Suis-je concerné par la facturation électronique 2026 si je suis auto-entrepreneur en franchise de TVA ?

Oui. La franchise en base signifie que vous ne collectez pas la TVA, mais vous restez assujetti au sens de l’article 256 A du CGI. Vous devez donc pouvoir recevoir des factures électroniques dès le 1er septembre 2026, en émettre à partir du 1er septembre 2027, et transmettre vos données d’e-reporting.

Puis-je continuer à envoyer mes factures en PDF par e-mail après le 1er septembre 2026 ?

Si vous êtes une TPE, une PME ou une micro-entreprise, oui, jusqu’au 31 août 2027. Votre obligation d’émission n’intervient qu’à cette date. En revanche, vous devez dès septembre 2026 être capable de recevoir les factures électroniques de vos fournisseurs via une plateforme agréée.

La plateforme agréée est-elle payante ?

Cela dépend de l’opérateur et de votre volume de factures. Plusieurs plateformes proposent des offres d’entrée de gamme gratuites ou très peu coûteuses pour les petites structures, y compris la solution portée par l’Ordre des experts-comptables. Comparez le coût total, en incluant l’archivage et la connexion à votre logiciel existant.

Que se passe-t-il si je ne suis pas prêt au 1er septembre 2026 ?

L’administration a annoncé une application progressive et non automatique des sanctions.

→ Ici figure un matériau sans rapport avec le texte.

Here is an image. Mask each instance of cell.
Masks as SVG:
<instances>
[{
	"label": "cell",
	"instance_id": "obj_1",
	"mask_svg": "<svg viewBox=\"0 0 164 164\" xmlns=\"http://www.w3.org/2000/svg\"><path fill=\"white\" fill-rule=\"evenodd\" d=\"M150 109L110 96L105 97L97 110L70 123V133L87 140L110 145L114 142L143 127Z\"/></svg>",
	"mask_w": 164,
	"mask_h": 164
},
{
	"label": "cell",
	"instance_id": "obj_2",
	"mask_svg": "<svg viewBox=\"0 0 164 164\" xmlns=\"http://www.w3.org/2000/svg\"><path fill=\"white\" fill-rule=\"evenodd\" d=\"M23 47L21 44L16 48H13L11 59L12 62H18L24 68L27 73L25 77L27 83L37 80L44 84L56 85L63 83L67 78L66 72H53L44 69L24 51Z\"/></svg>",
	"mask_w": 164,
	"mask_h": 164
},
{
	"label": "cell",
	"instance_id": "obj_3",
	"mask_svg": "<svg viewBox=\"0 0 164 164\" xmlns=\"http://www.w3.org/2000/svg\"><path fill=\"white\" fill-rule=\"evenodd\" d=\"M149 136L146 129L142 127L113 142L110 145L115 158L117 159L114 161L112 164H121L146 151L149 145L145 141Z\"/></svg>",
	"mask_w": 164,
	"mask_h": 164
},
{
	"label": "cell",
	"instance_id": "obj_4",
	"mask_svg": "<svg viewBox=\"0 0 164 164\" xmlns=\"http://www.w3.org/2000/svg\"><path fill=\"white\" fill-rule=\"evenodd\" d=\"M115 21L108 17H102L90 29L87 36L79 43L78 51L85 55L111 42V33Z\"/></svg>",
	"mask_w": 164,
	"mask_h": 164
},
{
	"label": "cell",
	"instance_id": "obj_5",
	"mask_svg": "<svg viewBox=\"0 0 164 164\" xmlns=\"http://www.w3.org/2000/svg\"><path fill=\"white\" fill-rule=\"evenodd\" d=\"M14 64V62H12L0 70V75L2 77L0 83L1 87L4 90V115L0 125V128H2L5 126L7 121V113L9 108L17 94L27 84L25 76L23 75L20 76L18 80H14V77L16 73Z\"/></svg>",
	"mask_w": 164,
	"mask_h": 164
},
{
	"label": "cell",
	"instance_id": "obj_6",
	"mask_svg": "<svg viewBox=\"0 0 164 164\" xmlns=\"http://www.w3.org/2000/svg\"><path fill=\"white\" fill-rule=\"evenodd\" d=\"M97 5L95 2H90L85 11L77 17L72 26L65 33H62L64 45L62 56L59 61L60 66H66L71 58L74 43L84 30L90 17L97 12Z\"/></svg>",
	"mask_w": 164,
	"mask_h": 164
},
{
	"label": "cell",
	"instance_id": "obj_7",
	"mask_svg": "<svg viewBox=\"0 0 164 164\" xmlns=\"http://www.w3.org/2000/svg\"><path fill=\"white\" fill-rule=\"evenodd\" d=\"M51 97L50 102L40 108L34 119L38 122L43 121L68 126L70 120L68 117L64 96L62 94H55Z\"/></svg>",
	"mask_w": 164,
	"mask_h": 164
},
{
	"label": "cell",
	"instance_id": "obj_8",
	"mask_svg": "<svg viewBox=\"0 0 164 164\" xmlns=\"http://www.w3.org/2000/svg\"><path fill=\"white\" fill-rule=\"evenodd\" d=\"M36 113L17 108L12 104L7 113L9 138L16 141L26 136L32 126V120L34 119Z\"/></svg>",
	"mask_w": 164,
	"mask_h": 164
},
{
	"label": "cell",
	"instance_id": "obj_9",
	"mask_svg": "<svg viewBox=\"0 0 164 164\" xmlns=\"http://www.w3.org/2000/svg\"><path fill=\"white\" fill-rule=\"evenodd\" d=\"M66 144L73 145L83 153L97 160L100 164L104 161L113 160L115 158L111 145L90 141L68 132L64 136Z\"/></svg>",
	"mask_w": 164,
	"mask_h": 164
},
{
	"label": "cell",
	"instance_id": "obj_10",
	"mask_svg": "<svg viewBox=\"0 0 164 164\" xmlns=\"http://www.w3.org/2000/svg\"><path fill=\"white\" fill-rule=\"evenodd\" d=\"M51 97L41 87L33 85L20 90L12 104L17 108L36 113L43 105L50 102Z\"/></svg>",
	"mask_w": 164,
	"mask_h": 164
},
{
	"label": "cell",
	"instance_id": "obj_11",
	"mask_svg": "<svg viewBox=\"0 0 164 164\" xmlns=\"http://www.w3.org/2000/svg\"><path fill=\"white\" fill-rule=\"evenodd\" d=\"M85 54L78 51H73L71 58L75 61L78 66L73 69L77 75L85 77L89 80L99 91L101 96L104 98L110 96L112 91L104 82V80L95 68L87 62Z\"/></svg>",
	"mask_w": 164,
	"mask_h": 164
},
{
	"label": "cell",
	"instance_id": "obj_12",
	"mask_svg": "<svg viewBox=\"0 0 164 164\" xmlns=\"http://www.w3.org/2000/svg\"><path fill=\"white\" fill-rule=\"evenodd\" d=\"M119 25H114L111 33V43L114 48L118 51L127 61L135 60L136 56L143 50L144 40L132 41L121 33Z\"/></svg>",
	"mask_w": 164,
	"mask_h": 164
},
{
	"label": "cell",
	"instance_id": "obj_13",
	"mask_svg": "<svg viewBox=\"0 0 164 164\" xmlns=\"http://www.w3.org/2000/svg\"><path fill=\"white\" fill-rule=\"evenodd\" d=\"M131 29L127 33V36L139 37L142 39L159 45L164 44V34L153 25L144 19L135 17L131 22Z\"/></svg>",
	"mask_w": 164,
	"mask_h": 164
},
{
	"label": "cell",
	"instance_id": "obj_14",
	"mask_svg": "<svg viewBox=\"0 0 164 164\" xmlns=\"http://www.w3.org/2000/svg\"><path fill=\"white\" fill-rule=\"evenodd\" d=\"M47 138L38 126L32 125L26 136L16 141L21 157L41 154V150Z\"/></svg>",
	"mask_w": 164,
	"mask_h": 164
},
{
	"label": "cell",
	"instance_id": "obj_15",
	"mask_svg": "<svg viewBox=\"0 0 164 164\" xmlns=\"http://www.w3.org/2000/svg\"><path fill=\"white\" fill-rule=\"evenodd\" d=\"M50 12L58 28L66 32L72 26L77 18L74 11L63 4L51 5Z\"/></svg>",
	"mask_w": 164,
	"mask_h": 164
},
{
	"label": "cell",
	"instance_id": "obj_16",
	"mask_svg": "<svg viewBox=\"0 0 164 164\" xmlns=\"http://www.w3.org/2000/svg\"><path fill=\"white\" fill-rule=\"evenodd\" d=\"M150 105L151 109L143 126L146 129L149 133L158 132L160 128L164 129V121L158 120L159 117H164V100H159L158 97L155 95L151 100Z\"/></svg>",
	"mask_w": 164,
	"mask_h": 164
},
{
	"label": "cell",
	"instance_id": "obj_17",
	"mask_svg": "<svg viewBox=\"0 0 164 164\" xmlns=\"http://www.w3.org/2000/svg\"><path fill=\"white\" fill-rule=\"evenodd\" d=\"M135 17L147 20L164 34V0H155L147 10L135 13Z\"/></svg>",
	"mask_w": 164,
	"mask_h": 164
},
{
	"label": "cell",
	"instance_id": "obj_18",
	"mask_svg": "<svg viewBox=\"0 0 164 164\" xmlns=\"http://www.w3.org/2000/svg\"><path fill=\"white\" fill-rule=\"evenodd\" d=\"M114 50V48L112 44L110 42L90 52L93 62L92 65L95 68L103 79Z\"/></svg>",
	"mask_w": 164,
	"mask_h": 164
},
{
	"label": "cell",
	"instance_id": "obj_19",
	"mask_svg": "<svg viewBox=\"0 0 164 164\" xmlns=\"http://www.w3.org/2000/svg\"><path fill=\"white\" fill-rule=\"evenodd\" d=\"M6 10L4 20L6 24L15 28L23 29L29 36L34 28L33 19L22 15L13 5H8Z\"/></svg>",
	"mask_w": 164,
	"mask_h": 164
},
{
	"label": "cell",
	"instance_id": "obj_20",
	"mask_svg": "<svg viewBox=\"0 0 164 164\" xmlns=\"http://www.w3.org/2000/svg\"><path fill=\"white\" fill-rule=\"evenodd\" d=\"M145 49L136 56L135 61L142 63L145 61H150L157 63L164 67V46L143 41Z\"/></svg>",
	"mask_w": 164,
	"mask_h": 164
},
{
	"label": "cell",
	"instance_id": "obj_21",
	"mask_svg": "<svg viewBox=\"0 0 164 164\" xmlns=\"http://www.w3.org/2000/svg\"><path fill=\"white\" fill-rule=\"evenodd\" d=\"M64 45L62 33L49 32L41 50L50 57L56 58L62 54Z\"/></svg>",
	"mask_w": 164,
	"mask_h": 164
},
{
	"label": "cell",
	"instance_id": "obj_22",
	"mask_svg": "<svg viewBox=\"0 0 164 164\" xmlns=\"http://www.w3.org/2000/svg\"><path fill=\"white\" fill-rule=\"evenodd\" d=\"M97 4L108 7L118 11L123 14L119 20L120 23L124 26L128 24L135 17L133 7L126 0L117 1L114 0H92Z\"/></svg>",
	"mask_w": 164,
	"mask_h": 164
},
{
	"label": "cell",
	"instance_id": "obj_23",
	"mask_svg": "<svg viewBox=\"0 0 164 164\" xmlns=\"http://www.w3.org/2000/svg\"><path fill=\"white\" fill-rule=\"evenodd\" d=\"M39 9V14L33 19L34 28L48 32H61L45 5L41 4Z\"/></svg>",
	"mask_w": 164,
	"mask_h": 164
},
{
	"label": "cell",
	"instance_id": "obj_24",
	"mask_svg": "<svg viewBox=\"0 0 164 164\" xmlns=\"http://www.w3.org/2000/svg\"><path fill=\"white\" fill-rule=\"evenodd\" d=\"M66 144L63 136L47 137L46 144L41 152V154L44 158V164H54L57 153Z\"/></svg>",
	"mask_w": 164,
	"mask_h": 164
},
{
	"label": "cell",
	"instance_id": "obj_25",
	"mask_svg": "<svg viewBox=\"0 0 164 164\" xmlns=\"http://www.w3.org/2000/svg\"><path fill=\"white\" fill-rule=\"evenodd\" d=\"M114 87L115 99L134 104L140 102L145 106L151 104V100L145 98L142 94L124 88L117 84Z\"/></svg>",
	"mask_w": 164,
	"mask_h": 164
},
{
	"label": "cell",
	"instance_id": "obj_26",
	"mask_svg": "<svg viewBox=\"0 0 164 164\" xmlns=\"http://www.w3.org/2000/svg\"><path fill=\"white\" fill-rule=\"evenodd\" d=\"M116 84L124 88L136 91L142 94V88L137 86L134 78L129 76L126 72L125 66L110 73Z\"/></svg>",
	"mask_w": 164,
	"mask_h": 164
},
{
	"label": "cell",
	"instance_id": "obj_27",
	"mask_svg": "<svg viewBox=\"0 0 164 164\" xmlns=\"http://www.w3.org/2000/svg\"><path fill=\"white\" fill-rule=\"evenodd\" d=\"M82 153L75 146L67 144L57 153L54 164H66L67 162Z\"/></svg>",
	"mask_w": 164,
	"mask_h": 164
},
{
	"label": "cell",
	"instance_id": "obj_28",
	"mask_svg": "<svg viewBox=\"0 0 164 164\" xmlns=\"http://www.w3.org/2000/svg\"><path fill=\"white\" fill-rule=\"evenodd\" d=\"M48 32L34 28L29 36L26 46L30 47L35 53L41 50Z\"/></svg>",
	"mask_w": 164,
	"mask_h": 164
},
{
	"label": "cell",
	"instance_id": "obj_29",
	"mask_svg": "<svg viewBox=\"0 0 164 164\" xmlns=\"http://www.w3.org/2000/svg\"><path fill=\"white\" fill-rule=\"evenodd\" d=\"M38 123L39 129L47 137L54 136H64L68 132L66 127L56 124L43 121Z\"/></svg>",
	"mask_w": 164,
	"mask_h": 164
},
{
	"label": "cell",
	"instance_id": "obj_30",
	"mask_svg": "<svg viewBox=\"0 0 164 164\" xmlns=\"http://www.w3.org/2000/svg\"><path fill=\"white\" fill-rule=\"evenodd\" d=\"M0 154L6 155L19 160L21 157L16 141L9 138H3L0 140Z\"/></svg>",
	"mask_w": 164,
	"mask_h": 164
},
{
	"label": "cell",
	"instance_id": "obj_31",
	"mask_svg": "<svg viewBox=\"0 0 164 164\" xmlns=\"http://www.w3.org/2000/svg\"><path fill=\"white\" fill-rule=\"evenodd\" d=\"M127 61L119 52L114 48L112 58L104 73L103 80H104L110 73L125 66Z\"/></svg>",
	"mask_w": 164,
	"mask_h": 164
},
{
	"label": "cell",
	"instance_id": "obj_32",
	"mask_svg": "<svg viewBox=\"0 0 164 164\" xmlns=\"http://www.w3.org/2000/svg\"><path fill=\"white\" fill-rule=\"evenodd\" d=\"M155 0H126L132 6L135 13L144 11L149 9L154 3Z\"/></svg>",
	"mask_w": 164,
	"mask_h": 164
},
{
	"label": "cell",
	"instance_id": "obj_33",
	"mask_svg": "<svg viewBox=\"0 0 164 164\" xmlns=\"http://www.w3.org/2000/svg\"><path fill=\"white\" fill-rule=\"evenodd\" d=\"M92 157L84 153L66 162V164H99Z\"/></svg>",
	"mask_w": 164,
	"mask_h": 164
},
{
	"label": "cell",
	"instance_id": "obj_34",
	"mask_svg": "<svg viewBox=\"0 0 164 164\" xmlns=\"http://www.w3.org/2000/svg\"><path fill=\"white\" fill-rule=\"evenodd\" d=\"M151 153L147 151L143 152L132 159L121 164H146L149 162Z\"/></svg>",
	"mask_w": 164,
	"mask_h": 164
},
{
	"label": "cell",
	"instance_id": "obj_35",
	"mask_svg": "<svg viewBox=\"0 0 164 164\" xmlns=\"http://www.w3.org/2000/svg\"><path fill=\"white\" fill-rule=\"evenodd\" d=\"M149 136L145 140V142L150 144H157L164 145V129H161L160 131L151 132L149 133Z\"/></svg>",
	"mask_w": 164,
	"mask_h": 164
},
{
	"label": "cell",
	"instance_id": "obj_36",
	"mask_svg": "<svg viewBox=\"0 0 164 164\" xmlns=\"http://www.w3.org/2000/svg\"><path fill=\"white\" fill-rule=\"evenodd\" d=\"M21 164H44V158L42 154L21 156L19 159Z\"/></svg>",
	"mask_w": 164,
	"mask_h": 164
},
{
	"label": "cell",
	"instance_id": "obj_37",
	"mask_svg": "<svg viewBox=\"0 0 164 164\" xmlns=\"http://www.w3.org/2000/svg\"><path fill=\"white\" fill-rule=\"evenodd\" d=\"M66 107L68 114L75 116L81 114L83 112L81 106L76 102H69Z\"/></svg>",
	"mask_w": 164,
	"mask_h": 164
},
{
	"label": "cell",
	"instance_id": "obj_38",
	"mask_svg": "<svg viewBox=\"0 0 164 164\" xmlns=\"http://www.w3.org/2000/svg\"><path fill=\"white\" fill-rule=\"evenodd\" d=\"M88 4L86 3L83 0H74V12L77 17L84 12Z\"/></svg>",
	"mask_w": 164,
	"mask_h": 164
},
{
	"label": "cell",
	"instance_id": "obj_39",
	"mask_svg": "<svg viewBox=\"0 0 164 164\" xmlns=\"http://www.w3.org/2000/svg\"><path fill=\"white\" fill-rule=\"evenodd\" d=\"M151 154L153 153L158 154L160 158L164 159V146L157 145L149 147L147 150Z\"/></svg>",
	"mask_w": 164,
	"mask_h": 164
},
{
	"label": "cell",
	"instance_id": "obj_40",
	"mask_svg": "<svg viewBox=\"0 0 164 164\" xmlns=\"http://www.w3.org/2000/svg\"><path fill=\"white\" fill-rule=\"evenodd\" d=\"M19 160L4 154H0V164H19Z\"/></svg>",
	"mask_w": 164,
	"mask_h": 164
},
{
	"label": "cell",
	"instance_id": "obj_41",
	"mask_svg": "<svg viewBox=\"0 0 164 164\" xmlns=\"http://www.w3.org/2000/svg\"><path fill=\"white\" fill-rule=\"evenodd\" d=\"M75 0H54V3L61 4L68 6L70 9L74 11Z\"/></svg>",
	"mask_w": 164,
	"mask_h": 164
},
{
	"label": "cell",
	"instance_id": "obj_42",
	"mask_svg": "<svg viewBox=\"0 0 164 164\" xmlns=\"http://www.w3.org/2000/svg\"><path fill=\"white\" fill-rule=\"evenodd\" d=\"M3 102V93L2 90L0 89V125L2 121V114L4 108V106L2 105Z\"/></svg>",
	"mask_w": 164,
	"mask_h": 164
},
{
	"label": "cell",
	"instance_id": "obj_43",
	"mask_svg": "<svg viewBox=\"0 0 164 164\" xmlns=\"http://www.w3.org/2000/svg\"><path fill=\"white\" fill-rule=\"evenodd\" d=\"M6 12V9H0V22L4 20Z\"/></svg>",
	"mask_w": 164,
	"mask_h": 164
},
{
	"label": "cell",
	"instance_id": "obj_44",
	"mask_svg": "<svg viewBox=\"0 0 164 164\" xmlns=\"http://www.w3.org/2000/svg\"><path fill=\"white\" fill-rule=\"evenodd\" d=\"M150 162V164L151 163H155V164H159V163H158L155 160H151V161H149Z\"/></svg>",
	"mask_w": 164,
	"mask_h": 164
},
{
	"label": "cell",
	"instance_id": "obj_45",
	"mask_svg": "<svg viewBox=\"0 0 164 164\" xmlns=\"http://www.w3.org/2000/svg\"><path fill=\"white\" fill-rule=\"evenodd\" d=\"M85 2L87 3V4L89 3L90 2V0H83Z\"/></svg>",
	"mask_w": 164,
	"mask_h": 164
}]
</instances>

En l’absence de plateforme désignée, vous recevrez une mise en demeure vous laissant 3 mois pour régulariser avant toute amende. Une facture reçue en PDF ou papier en cas d’incident reste par ailleurs payable et déductible.

Mon site internet a-t-il un rôle à jouer dans la facturation électronique 2026 ?

Indirectement mais fortement. Votre site est souvent le point d’entrée des données clients. Un formulaire qui distingue les professionnels des particuliers et collecte la raison sociale et le SIREN évite des heures de ressaisie et des rejets de factures. C’est aussi l’occasion d’aligner la structuration de vos données avec les exigences des moteurs de recherche et des IA.

Conclusion : faire de la facturation électronique 2026 un point de bascule utile

La facturation électronique 2026 sera vécue de deux façons très différentes selon les entreprises. Pour celles qui attendront le dernier moment, ce sera une contrainte subie, des rejets à répétition en septembre et des heures perdues à corriger des données à la main. Pour les autres, ce sera l’occasion de mettre enfin à plat une chaîne restée artisanale : un site qui collecte les bonnes informations, des fiches clients complètes, des devis qui deviennent des factures sans ressaisie, et des paiements qui arrivent plus vite.

Le calendrier est connu, les outils existent, l’administration a annoncé une phase de démarrage tolérante. Ce qui fera la différence n’est pas la conformité minimale, mais la décision d’en profiter pour aligner l’ensemble de votre dispositif numérique, de la première visite sur votre site jusqu’à la dernière relance de facture.